One more thing I'd like you to consider is "the exponential function." Are you aware of the dynamic and ever-upwardly-escalating numbers that result from exponential growth? And of the ramifications to human population when the exponential function is applied to human birth rates?
Yes, exponential growth will be stopped by something or other. Any ecosystem can only support so much life, and once there's a saturation point, there's either equilibrium, or cycles of growth and dying out. Fish in a lake is an example.
Even with space travel and unlimited resources, exponential growth of human population will reach a limit - even expanding in all directions at the speed of light (an algebraic function, volume expanding with the cube of time), mathematically exponential growth will eventually catch up to fill the volume, and then it WILL slow down.
The question isn't whether exponential growth of human population will stop, but when and how.
I hope we can sort out some sort of carbon nanotube space elevator to get round that. But - and I am asking seriously and not rhetorically, honest - what's so great about the asteroid belt? I mean, with a massive amount of investment we could pick up a whole bunch of minerals, but is that actually going to a) pay for itself b) do any good other than giving us a whole bunch of minerals>
Actually, the asteroid belt is a bit out of the way, orbit-wise, and it'll take a lot of energy to get that stuff into Earth orbit or wherever. There's enough little chunks of asteroids in near-Earth orbit that we could get first, as well as take chunks out of the Moon. We'll have plenty of time to get to the Asteroid belt.
As for what we'll do with it, presumably nanotechnology will have advanced to where the main need is atoms of the right elements to be able to make just about any physical product needed by humankind.
Dare I ask how one checks such growth?
You ask people pretty please to stop having so many babies.
When they don't. you feed them as best you can, knowing that not everyone will get enough to eat.

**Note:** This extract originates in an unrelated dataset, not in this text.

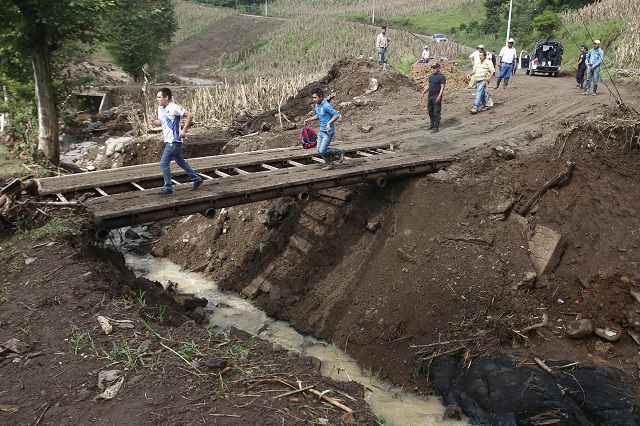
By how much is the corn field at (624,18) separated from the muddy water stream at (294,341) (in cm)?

Or perhaps (I think likely) agriculture will continue to improve (perhaps we'll grow wheat in orbit or, ahem, on the Moon) and we WILL be able to feed mayne 20 billion people on Earth, but with warnings that we won't be able to feed 25 billion or 30 billion, and the big moral dilemma will be whether to add birth control chemicals to the food we're giving to those billions of people relying totally on the technology and generosity of first-world nations to eat.